**SOURCE DOCUMENT**
Terminal result for an internal pipeline run.

PipelineStage

Bases: ABC

Base contract for internal discovery stages.

Functions
run(context) abstractmethod

Execute the stage synchronously.

Source code in src/novelentitymatcher/pipeline/contracts.py
@abstractmethod
def run(self, context: StageContext) -> StageResult:
    """Execute the stage synchronously."""
run_async(context) async

Async entrypoint; stages can override when they have real async work.

Source code in src/novelentitymatcher/pipeline/contracts.py
async def run_async(self, context: StageContext) -> StageResult:
    """Async entrypoint; stages can override when they have real async work."""
    return self.run(context)

novelentitymatcher.pipeline.orchestrator

Internal pipeline orchestrator.

Classes

PipelineOrchestrator(stages)

Runs an ordered list of internal stages against a shared context.

Source code in src/novelentitymatcher/pipeline/orchestrator.py
def __init__(self, stages: Iterable[PipelineStage]):
    self.stages: list[PipelineStage] = list(stages)

novelentitymatcher.pipeline.pipeline_builder

Pipeline builder that consolidates 5-stage discovery pipeline construction.

Classes

PipelineStageConfig(match_enabled=True, collect_sync=None, collect_async=None, detector=None, clusterer=None, llm_proposer=None, use_novelty_detector=True, clustering_enabled=True, clustering_backend='auto', similarity_threshold=0.75, min_cluster_size=5, clustering_metric='cosine', clustering_min_samples=None, clustering_cluster_selection_epsilon=0.0, evidence_enabled=True, evidence_method='tfidf', max_keywords=8, max_examples=4, token_budget=256, use_tfidf=None, run_llm_proposal=True, existing_classes_resolver=None, context_text=None, max_retries=2, prefer_cluster_level=True, ood_strategies=None, ood_calibration_mode='none', ood_calibration_alpha=0.1, ood_mahalanobis_mode='class_conditional', proposal_mode='cluster', proposal_schema_discovery=False, proposal_schema_max_attributes=10, proposal_hierarchical=True) dataclass

Configuration for a single pipeline stage.

**THE EXERCISE**
Resume the pipeline API reference from its final line, "Configuration for a single pipeline stage."

**RECORD EXTRACTS**
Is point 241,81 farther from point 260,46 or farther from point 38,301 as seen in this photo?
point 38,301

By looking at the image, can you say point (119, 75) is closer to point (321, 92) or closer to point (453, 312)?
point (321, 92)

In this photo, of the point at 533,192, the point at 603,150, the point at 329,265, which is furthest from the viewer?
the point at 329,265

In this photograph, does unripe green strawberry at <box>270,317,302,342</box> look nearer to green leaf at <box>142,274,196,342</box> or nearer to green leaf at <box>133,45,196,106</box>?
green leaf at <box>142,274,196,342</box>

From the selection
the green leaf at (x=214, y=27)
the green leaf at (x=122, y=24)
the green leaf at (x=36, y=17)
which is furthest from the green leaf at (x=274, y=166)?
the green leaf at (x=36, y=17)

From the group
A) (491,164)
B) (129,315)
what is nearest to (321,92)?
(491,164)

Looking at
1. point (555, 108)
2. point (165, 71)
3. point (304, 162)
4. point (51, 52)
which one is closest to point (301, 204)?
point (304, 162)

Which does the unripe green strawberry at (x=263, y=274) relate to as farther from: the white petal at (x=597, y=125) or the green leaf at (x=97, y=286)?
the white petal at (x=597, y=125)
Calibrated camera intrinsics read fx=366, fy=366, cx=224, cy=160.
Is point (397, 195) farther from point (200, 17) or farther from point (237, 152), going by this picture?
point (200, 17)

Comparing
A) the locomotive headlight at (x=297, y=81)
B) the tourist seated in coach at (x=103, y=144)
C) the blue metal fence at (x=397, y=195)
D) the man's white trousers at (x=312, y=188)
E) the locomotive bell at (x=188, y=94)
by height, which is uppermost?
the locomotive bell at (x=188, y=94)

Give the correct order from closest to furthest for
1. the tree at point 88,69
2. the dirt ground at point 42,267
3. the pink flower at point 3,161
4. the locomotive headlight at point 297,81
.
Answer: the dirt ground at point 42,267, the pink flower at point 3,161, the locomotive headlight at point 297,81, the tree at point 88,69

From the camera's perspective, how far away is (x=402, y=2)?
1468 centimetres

**TASK OUTPUT**
PipelineBuilder(config=None, **kwargs)

Builds a 5-stage discovery pipeline orchestrator.

Consolidates pipeline construction logic that was previously duplicated between DiscoveryPipeline and NovelEntityMatcher.

Source code in src/novelentitymatcher/pipeline/pipeline_builder.py
def __init__(self, config: PipelineStageConfig | None = None, **kwargs: Any):
    if config is not None:
        self._cfg = config
    else:
        self._cfg = self._from_kwargs(kwargs)
Functions
build(*, existing_classes=None, context=None, run_llm_proposal=None)

Build the 5-stage pipeline orchestrator.

Source code in src/novelentitymatcher/pipeline/pipeline_builder.py
def build(
    self,
    *,
    existing_classes: list[str] | None = None,
    context: str | None = None,
    run_llm_proposal: bool | None = None,
) -> PipelineOrchestrator:
    """Build the 5-stage pipeline orchestrator."""
    cfg = self._cfg
    if not cfg.match_enabled:
        raise ValueError(
            "match_enabled=False is not supported because downstream stages "
            "require matcher metadata artifacts."
        )

    if run_llm_proposal is None:
        run_llm_proposal = cfg.run_llm_proposal

    clusterer = cfg.clusterer
    if clusterer is None and cfg.clustering_enabled:
        try:
            from ..novelty.clustering.scalable import ScalableClusterer

            clusterer = ScalableClusterer(
                backend=cfg.clustering_backend,
                min_cluster_size=cfg.min_cluster_size,
                min_samples=cfg.clustering_min_samples or cfg.min_cluster_size,
                cluster_selection_epsilon=cfg.clustering_cluster_selection_epsilon,
                umap_metric=cfg.clustering_metric,
            )
        except ImportError:
            from ..utils.logging_config import get_logger

            get_logger(__name__).warning(
                "ScalableClusterer not available; disabling clustering"
            )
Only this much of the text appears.